▶ _STATED GOAL_: Can you copy the rows below word for word, starting at the line containing "Considering the objects" and ending at the line containing "1.46 meters", with both of those lines included?

(Excerpt from a dataset)
···
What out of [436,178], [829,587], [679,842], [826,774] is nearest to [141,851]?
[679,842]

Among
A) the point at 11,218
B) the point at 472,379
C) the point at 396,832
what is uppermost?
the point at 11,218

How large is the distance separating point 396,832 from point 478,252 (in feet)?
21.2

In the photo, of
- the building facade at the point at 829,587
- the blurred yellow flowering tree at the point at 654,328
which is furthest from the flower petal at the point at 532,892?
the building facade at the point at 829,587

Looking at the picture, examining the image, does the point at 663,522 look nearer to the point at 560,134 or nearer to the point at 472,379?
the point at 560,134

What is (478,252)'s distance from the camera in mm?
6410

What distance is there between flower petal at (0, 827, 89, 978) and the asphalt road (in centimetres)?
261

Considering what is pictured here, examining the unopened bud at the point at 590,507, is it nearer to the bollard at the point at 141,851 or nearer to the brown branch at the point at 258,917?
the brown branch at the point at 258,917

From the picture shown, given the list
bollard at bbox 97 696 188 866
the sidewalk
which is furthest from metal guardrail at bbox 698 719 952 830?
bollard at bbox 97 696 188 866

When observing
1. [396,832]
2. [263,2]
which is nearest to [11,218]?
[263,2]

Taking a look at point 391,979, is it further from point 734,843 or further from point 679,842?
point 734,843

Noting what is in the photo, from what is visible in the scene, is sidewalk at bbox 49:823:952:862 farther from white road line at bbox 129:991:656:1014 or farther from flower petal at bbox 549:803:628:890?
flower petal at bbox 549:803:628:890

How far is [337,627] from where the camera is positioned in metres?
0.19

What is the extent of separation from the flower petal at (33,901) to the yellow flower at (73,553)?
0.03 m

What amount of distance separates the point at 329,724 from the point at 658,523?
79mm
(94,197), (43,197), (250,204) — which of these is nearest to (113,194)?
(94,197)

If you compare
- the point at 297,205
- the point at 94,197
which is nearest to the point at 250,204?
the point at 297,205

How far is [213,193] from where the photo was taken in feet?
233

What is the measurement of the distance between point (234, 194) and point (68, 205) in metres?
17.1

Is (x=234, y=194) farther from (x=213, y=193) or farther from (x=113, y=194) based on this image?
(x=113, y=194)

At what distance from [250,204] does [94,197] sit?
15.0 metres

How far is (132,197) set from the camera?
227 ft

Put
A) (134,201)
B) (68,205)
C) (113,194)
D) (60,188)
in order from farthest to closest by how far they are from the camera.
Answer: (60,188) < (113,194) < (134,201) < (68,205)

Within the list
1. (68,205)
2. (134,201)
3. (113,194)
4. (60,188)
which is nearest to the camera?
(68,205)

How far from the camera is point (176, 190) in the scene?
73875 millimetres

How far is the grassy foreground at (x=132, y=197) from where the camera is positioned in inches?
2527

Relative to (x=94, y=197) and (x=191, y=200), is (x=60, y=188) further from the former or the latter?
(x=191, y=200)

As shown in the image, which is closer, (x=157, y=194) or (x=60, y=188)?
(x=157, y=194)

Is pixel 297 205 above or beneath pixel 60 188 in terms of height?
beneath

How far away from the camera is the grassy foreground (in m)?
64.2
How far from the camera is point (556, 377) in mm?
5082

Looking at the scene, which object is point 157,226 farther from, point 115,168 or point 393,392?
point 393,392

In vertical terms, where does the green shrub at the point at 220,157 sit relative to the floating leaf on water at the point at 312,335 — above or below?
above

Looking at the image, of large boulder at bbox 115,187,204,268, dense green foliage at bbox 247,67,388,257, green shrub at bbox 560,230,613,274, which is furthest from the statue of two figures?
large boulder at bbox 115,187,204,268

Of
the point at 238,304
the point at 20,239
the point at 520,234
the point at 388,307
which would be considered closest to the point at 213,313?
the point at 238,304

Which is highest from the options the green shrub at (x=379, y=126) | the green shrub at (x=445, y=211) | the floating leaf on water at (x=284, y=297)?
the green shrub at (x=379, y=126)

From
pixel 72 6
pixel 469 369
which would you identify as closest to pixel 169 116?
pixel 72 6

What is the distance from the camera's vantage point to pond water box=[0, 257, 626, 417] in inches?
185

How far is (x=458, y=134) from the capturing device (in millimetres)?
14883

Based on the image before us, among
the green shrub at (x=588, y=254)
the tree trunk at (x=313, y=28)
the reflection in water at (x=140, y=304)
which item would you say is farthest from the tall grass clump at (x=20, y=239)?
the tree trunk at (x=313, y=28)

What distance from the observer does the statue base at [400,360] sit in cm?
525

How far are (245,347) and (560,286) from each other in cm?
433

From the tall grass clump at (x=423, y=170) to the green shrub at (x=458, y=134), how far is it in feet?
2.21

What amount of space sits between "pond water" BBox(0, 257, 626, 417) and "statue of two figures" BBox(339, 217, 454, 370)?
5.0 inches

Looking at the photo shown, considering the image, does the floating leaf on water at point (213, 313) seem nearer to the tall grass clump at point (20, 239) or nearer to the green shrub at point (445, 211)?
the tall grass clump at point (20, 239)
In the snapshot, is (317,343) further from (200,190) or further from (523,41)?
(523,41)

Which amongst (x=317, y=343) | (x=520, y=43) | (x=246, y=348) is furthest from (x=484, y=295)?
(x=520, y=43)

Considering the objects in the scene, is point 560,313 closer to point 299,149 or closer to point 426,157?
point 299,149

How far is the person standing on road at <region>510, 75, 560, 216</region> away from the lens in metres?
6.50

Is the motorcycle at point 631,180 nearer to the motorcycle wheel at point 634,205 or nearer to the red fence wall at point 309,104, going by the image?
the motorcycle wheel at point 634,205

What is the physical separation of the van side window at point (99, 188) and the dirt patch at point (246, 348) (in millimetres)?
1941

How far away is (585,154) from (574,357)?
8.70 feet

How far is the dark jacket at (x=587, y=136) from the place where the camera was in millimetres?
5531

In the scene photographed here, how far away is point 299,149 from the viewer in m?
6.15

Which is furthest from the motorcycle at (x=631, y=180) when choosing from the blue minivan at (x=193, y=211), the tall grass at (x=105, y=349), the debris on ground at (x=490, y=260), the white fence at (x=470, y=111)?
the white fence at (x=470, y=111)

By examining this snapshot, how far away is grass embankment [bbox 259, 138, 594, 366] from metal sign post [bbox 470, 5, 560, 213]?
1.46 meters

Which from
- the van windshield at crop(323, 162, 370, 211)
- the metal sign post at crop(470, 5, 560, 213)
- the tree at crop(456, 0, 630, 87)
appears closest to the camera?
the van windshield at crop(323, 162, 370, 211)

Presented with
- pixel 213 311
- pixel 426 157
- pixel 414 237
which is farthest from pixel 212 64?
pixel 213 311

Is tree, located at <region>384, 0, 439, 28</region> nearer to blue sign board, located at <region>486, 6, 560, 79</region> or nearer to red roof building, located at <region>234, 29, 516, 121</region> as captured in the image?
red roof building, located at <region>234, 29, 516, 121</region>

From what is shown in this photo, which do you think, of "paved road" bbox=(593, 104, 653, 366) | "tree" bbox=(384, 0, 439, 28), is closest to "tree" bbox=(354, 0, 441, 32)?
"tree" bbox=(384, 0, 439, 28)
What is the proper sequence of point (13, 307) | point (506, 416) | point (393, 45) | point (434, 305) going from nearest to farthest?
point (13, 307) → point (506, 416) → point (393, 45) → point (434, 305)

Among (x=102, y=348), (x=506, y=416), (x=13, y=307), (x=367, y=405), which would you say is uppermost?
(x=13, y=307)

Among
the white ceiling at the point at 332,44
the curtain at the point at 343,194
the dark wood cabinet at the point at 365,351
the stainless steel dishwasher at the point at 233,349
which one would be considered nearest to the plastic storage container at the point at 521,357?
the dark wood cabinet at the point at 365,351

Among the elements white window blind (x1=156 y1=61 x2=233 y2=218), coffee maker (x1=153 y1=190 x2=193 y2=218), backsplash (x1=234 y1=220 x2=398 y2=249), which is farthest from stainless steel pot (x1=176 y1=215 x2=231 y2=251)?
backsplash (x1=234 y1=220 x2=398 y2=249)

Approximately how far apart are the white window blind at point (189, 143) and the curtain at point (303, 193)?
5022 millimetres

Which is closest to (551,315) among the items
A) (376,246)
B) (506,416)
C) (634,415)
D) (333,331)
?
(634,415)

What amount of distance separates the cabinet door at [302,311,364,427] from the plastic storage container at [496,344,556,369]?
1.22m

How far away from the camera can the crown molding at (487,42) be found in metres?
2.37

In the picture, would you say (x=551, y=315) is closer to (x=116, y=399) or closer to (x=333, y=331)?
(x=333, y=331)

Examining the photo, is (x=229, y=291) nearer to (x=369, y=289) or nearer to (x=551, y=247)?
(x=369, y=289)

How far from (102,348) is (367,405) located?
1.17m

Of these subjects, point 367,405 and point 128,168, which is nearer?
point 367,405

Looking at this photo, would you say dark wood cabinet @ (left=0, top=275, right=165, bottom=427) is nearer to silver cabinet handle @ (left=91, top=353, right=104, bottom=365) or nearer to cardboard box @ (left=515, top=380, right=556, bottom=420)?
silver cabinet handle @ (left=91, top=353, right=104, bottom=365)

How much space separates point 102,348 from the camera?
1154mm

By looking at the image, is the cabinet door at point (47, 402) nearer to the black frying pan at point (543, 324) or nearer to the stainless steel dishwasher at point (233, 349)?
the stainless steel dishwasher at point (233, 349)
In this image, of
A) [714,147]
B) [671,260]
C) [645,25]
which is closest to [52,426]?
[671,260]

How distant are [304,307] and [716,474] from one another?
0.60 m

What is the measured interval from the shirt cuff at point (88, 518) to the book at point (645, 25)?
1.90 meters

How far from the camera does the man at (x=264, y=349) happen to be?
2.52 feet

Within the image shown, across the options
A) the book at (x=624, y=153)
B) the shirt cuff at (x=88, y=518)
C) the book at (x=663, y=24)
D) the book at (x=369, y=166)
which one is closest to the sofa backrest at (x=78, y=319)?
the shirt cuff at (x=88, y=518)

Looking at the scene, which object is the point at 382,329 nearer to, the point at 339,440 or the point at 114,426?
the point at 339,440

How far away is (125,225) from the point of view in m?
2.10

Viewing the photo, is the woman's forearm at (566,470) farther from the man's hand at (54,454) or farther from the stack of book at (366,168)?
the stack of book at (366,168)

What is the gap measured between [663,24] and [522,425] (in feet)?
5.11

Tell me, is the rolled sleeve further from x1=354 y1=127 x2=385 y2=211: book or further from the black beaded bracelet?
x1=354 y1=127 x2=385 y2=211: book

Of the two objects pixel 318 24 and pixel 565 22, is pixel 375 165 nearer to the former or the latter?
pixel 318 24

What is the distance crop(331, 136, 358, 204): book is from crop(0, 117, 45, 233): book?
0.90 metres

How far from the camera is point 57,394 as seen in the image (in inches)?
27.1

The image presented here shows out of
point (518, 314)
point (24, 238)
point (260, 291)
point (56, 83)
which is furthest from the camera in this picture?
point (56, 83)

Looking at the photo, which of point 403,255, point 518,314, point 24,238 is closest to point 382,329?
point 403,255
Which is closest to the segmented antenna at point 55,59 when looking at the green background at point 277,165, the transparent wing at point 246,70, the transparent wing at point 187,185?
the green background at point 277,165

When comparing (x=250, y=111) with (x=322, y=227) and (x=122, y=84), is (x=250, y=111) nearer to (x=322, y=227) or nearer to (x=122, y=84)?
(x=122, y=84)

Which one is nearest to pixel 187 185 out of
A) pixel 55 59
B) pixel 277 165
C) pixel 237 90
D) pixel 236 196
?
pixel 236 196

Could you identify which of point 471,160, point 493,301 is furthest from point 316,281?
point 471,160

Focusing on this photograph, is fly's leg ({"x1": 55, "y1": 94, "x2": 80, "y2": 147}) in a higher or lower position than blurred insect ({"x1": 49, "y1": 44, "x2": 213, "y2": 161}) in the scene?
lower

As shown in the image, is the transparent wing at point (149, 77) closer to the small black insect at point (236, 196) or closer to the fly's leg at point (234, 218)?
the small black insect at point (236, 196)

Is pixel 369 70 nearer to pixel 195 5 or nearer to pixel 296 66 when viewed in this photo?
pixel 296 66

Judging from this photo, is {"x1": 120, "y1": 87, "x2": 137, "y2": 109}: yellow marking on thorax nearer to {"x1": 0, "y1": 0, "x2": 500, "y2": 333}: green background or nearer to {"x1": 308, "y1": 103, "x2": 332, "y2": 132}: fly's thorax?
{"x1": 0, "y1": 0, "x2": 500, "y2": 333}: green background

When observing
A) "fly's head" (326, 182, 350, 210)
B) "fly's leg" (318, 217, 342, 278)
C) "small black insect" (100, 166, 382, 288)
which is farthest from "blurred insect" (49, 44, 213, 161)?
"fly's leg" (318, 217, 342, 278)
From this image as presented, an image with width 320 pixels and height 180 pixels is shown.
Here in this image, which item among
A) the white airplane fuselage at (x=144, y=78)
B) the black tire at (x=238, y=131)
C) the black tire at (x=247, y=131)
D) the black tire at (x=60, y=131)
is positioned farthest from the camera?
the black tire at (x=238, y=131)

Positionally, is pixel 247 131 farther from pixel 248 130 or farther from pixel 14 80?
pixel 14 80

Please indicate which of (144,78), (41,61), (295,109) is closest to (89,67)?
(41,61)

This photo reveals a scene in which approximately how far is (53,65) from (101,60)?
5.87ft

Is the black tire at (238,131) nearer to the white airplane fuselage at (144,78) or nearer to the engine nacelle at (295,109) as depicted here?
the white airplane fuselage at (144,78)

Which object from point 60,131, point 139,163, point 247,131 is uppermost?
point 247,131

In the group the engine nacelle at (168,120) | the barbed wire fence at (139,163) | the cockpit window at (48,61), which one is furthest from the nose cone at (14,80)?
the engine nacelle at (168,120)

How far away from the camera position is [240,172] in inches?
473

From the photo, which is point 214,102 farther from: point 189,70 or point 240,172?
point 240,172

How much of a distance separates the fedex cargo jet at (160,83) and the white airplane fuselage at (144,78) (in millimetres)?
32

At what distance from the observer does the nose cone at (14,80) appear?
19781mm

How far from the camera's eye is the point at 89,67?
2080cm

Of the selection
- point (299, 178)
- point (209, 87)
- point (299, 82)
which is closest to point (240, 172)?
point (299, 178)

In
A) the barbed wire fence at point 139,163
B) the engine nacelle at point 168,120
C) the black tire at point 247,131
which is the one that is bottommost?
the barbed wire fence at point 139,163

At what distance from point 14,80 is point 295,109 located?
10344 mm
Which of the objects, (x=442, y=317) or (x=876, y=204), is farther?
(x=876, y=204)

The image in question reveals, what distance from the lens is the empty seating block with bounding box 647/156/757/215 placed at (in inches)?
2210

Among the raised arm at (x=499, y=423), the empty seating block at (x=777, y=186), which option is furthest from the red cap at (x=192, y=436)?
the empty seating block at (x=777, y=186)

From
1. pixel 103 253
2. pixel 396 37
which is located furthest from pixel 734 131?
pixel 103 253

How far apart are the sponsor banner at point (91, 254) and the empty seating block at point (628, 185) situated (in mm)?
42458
···
▶ _EXERCISE OUTPUT_:
Considering the objects in the scene, is point 560,313 closer to point 299,149 or closer to point 426,157?
point 299,149

How far is the person standing on road at <region>510, 75, 560, 216</region> away from the lens in metres?
6.50

Is the motorcycle at point 631,180 nearer to the motorcycle wheel at point 634,205 or nearer to the red fence wall at point 309,104, going by the image?
the motorcycle wheel at point 634,205

What is the physical separation of the van side window at point (99, 188) and the dirt patch at point (246, 348) (in millimetres)?
1941

How far away is (585,154) from (574,357)?
8.70 feet

How far is the dark jacket at (x=587, y=136) from the place where the camera was in millimetres?
5531

In the scene photographed here, how far away is point 299,149 from the viewer in m?
6.15

Which is furthest from the motorcycle at (x=631, y=180) when choosing from the blue minivan at (x=193, y=211), the tall grass at (x=105, y=349), the debris on ground at (x=490, y=260), the white fence at (x=470, y=111)?
the white fence at (x=470, y=111)

By examining this snapshot, how far away is grass embankment [bbox 259, 138, 594, 366] from metal sign post [bbox 470, 5, 560, 213]?
1.46 meters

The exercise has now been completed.